I can’t remember the name of the road guy I met this morning and I have to go on an epic daily search to remember where the fuck I dropped my zip-up. I have the memory of a goddamn goldfish, it seems. And yet, the most obscure memories, moments I haven’t thought about it years, come back to me without warning.

As you all know, (if not, see below,) I recently dyed my blondish hair neon pink, a process which required much help. This was obviously not the first time that I’ve had people handle my hair; I go to my stylist every eight to twelve weeks, whether I need it or not. (And I usually do.) But somehow, this experience brought to the surface a lot of memories that a normal haircut never has…

……

We’re setting up in my bathroom to start the bleaching process. One of the how-to’s that I read suggested that we divide my hair into four quadrants, so that it’s easier to keep track of what’s been done and what hasn’t. This makes sense to us, so I sit on the edge of the tub and Christine sections off my head, securing each section with a hair tie.

I am in our bathroom at home, and it’s just before bed. At twelve years old, my hair is already very long; it hangs down to the middle of my back and tangles easily. To keep my hair from tangling in the night I sleep with it in a long braid, but my arms and fingers aren’t long enough to manage it by myself. My dad meets me in the bathroom, and I hand him a hair tie. Dad doesn’t have the finesse to handle all the sections of hair himself, so I hold one section of hair while he twists the other two. Then we trade, I taking the outside most section and him moving to the other side to twist the others. Trading back and forth this way, we braid my hair together. Our nightly ritual ends with a hair tie secured at the end.

…..

 I’m sitting on the edge of my bathtub and Christine positions herself to start applying bleach to my hair. She struggles to hold back the baby-fine hairs at the base of my neck while holding the bowl of bleach. “Here,” I say, grabbing the bowl of bleach from her hands. “Let me hold that.” Hands now free, she paints my hair section by section, dipping back into the bowl of blue goo that I hold up next to my head.

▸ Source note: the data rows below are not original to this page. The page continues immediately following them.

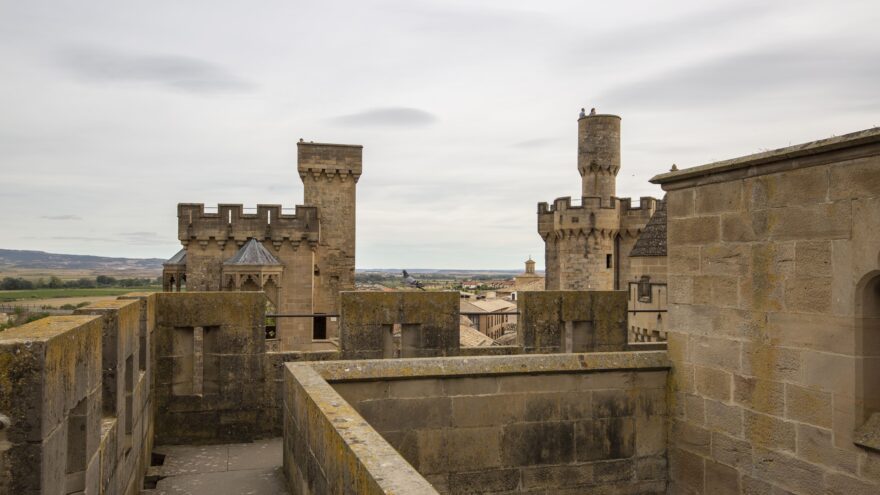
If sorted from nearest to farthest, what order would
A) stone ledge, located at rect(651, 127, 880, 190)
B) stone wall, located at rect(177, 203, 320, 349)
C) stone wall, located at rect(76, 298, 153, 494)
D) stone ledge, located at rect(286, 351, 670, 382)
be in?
stone wall, located at rect(76, 298, 153, 494), stone ledge, located at rect(651, 127, 880, 190), stone ledge, located at rect(286, 351, 670, 382), stone wall, located at rect(177, 203, 320, 349)

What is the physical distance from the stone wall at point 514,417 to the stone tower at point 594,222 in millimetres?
31081

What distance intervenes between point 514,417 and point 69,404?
402 cm

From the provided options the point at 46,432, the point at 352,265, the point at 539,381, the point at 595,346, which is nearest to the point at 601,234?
the point at 352,265

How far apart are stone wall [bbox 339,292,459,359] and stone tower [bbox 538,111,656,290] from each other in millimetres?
29982

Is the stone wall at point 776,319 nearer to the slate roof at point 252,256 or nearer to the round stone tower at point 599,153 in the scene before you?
the slate roof at point 252,256

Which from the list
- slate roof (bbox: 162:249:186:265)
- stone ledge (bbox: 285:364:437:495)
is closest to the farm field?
slate roof (bbox: 162:249:186:265)

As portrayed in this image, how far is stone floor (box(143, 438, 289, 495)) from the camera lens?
6.60 m

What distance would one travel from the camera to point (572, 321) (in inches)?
342

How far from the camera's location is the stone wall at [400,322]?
798 cm

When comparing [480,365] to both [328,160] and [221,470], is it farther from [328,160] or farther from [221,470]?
[328,160]

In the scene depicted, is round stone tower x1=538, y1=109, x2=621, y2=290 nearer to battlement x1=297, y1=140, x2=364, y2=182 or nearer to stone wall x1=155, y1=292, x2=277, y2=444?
battlement x1=297, y1=140, x2=364, y2=182

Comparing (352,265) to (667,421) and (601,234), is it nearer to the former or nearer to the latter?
(601,234)

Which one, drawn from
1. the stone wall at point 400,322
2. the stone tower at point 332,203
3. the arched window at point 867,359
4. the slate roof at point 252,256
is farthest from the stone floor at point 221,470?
the stone tower at point 332,203

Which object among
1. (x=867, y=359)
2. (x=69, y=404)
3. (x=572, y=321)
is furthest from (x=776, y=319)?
(x=69, y=404)
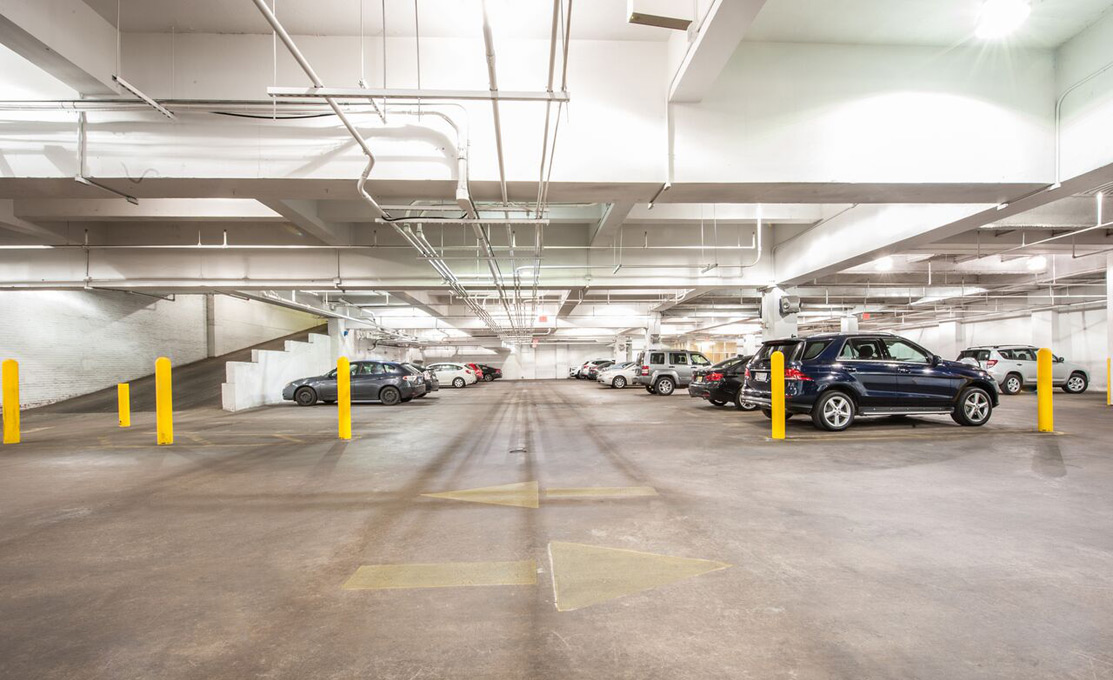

I am sitting in a chair in the dressing room of another theatre, the round mirror lights blasting me in the face with unnatural light. My mom stands behind me, armed with curling irons, hair ties, bobby pins, and enough hairspray to secure a cat to the wall. The first time we went through this process of styling my hair into tight spiral curls for a performance of The Nutcracker it took almost an hour and a half, but by now we’re practiced enough to have it down to about 45 minutes. Mom takes the first lock of my long hair, sprays it with the strongest hairspray commercially available, and wraps it around a thick curling iron. I take the handle of the iron from her and hold it away from my head while she repeats the process on the other side of my head with a second curling iron. I take the second iron from her and hand her back the first, which she frees from my head and traps within it a new lock of hair. Back and forth we go, trading curling irons, until my head is covered in springy, tight spiral curls. Mom shellacs my hair one last time and leaves me to apply the rest of my stage makeup. 

…..

We’re standing in the bathroom trying to examine the back of my head. Even though Christine did a badass job painting my head, there are some spots that had hidden behind the collar of my paint shirt and needed a bit of a touch up. I can’t see these spots any more than Christine could, so Kyle stands behind me and fills in the spots that were missed. He slowly works his way around my head, instructing me to turn this way or that so that he can see my hair in the uneven bathroom light, painting spots until my entire head is neon pink.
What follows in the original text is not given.